Окрась все в черный (Зорин, Зорина) - страница 15

Стучать он не стал, а просто толкнул дверь. Увидев меня — неясно, нечетко, если судить по тому, как я увидел его (в коридоре был полумрак), — он в удивлении застыл, но очень быстро пришел в себя, дружелюбно рассмеялся, протянул руку и пошел мне навстречу (я тоже сделал несколько неуверенных шагов).

— Станислав! — представился мужчина. — Станислав Иващенко, Инга вам, наверное, рассказывала. — Он крепко пожал мне руку.

Тут я увидел, что пришел он тоже с букетом (маленький, скромный букет маргариток), и зачем-то стал судорожно вспоминать, где оставил свои розы.

— Филипп Сосновский, — пробормотал я, так и не вспомнив.

— Вы, очевидно, Ингин муж?

— Нет, я сосед.

Это почему-то его очень обрадовало. Станислав хлопнул меня по плечу, словно мы были сто лет знакомы, а я к тому же сообщил ему какую-то дружески приятную новость.
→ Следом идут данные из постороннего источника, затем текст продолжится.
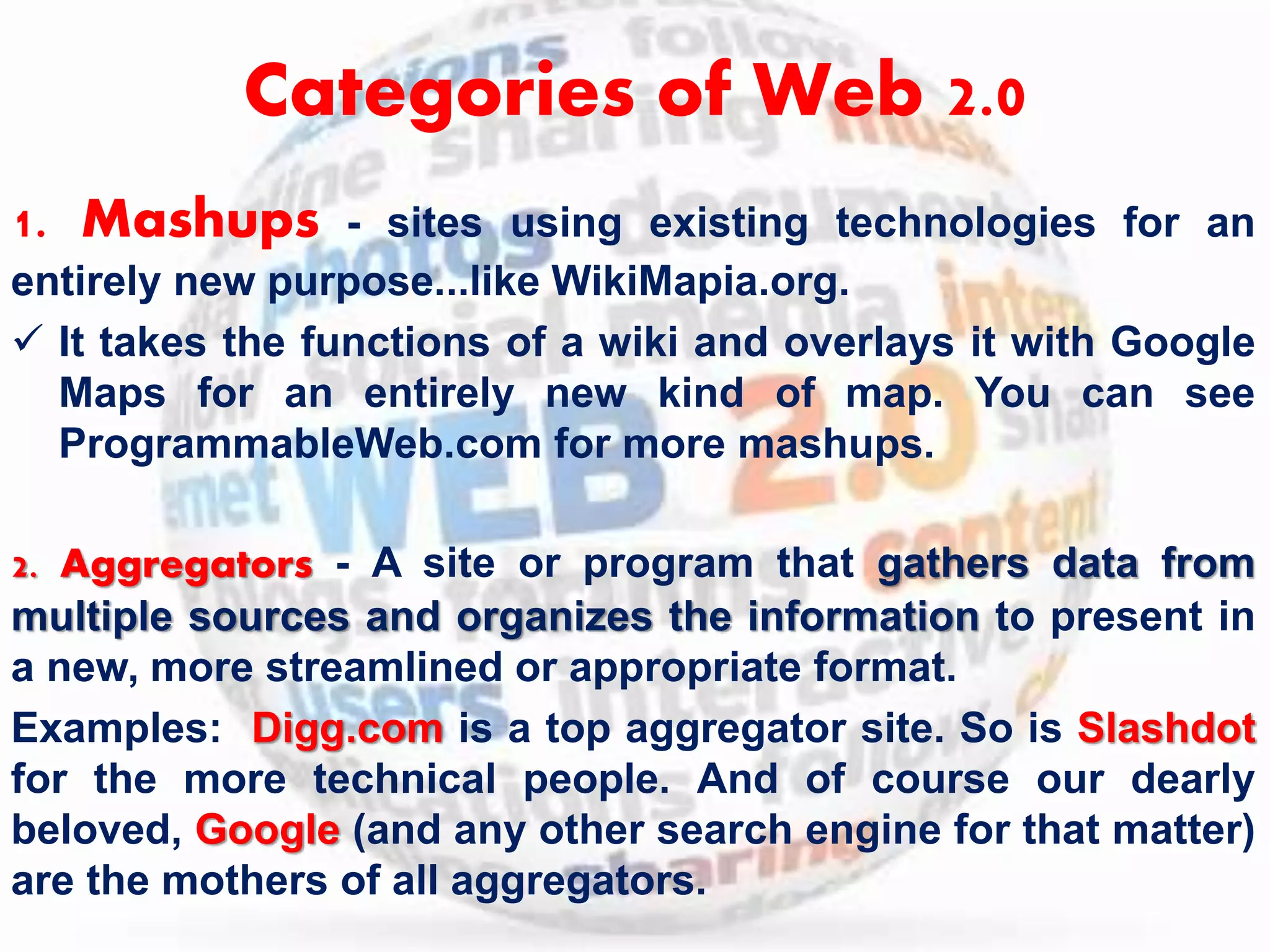 Categories of Web 2.0

1. Mashups - sites using existing technologies for an entirely new purpose...like WikiMapia.org.

✓ It takes the functions of a wiki and overlays it with Google Maps for an entirely new kind of map. You can see ProgrammableWeb.com for more mashups.

2. Aggregators - A site or program that gathers data from multiple sources and organizes the information to present in a new, more streamlined or appropriate format.

Examples: Digg.com is a top aggregator site. So is Slashdot for the more technical people. And of course our dearly beloved, Google (and any other search engine for that matter) are the mothers of all aggregators.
— Ну и где же наша мамочка? — Он рассмеялся и двинулся к комнате.

Этого я допустить никак не мог, но так растерялся, что не нашел ничего умнее, как грубо схватить его за плечо.

— Ты чего? — возмутился Станислав, с подозрением посмотрел на меня, оттолкнул и вошел в комнату.

Я за ним не последовал, остался в коридоре. Мне захотелось уйти, скрыться в своей квартире, запереться на все замки, включить музыку и забыть о том, что произошло, представить, будто никакой соседки и не было и ребенок не доводил меня своим плачем — да, кстати, где он все-таки? — вернуться к своей картине и не помнить, не помнить… Желание было настолько острым, что я пошел к двери, подчиняясь только ему, как гипнотизеру, не слушая доводов рассудка, и, наверное, ушел бы, если бы не Станислав. Я о нем уже начал забывать, вытеснил из своего сознания: лишний, ни для чего мне не нужный, просто некий незнакомец с букетом низкорослых цветов. Но он существовать не перестал, вдруг оказался рядом со мной, в коридоре, зачем-то зашарил рукой по стене. Свет резанул по глазам — вот зачем он шарил: искал выключатель.

— Это ты ее убил? — спросил равнодушно. — А что ты сделал с ребенком?

— С ребенком?

— Да. Где ребенок?

— Не знаю.

Я повернулся к нему, он странно, растерянно-зловеще улыбался. Мне не понравилась его улыбка. И не понравилось что-то еще в его лице. Мы смотрели друг на друга в упор и проникались обоюдной враждой и каким-то нездоровым, извращенным любопытством: он всматривался в лицо убийцы, я узнавал в его лице то, другое, очень похожее лицо — мертвое лицо. И ждал, что вот сейчас раздастся звонок — пожалует новый гость, — я уже догадался, кем он окажется — одним из тех… оставшихся троих. И очень надеялся, что ошибся, больше никто не придет. Но звонок прозвучал, ужасно громко и резко — мне показалось, гораздо громче, чем когда звонил Станислав. Он вздрогнул, схватил меня за руку, взгляд его совершенно изменился — теперь это был растерянный, испуганный человек, и смотрел он на меня словно ища поддержки. Ну да, все правильно. Станислав обвинил меня в убийстве, но я-то не признался, не подтвердил его обвинения, значит, теперь могу в свою очередь обвинить его перед тем, кто пришел. Теперь мы на равных, мы стали сообщниками.